= Hans Conrad Thoresen =

Norwegian politician

Hans Conrad Thoresen (July 28, 1802 – June 11, 1858) was a Norwegian priest, a member of the Storting, and Henrik Ibsen's father-in-law.

Thoresen was born the son of a cooper in Tønsberg. He passed his theological exam in 1825 and served as a priest in Sunnmøre from 1826 to 1843. From 1828 onward he was also a provost in Herøy, where he was Ivar Aasen's first teacher. Among other things, Thoresen taught Aasen rhetoric using Jacob Rosted's work Forsøg til en Rethorik (Introduction to Rhetoric).

His first wife was Marie Dorothea Sophie Münster (1803–1827). Thoresen's second marriage was to Sara Margrethe Daae (April 6, 1806 – May 10, 1841), the daughter of the priest Johan Christopher Haar Daae. The two of them had five children, and their daughter Suzannah later married Henrik Ibsen. Sara Daae was also the aunt of the politician Ludvig Daae. Thoresen's third wife was the author Anna Magdalene Kragh (1819–1903). Magdalene accepted a position as a governess with Thoresen in 1842; in June 1843, she gave birth to a son, who was placed in foster care in Copenhagen, and she then married Thoresen in October 1843. According to Aagaat Daae, Magdalene Kragh came to Herøy in 1842. Magdalene became a stepmother to Thoresen's daughter Suzannah.

In July 1843 he was named parish priest at Holy Cross Church in Bergen and the family relocated to Bergen in 1844. From 1844 to 1861, the Thoreson house in Bergen served as a cultural center. In Bergen, people such as Bishop Jacob Neumann, the educators Lyder Sagen and Hans Holmboe, and Henrik Ibsen belonged to the Thoresens' circle of acquaintances. Henrik Ibsen was first invited to the Thoresen home early in 1856, and he married their daughter Suzannah two years later, only three days after her father's funeral.

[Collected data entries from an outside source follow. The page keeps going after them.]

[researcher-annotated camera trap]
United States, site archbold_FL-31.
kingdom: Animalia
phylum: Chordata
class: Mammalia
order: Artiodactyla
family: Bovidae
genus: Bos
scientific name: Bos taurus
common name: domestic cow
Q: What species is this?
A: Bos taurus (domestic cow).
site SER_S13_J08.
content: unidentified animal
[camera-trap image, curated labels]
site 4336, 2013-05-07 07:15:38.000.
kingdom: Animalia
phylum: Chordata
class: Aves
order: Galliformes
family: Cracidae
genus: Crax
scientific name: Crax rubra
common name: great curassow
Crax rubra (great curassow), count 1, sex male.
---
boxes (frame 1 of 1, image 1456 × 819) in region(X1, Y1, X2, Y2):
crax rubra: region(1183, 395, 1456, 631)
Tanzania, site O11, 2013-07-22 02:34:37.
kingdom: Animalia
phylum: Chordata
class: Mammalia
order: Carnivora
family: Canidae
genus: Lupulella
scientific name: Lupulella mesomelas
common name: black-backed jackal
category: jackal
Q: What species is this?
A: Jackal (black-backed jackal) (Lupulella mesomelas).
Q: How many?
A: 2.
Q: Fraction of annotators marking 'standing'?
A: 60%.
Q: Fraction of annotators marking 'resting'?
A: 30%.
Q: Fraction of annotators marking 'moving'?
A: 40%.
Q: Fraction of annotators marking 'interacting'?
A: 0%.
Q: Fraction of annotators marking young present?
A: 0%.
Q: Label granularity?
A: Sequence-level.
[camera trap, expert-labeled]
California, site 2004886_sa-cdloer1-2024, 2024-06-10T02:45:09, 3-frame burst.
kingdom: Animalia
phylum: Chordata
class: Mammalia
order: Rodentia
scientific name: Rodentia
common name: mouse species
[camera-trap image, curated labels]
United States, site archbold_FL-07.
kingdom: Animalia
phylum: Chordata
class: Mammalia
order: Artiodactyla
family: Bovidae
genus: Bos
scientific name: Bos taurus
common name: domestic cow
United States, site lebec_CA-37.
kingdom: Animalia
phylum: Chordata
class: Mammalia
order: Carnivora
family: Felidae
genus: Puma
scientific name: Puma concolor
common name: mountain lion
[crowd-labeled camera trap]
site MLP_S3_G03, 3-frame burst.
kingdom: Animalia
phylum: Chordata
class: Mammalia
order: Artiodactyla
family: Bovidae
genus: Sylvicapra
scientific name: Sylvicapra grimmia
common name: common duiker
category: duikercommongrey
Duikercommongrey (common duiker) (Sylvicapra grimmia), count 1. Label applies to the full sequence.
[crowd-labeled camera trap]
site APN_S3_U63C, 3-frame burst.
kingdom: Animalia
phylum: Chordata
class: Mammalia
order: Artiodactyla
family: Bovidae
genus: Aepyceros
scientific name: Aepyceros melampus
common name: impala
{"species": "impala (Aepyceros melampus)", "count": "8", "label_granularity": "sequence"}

Thoresen represented Romsdal county in the Storting from 1842 to 1844. According to Aagaat Daae, he represented Romsdal county in the Storting in 1848. He served on many settlement committees for Herøy.

Aage Schavland took over as parish priest in Herøy when Thoresen relocated to Bergen. Schavland's daughter Anne Kristine was married to Ludvig Daae, Suzannah Thoresen's cousin.

Thoresen died in Bergen while serving as the provost at Holy Cross Church.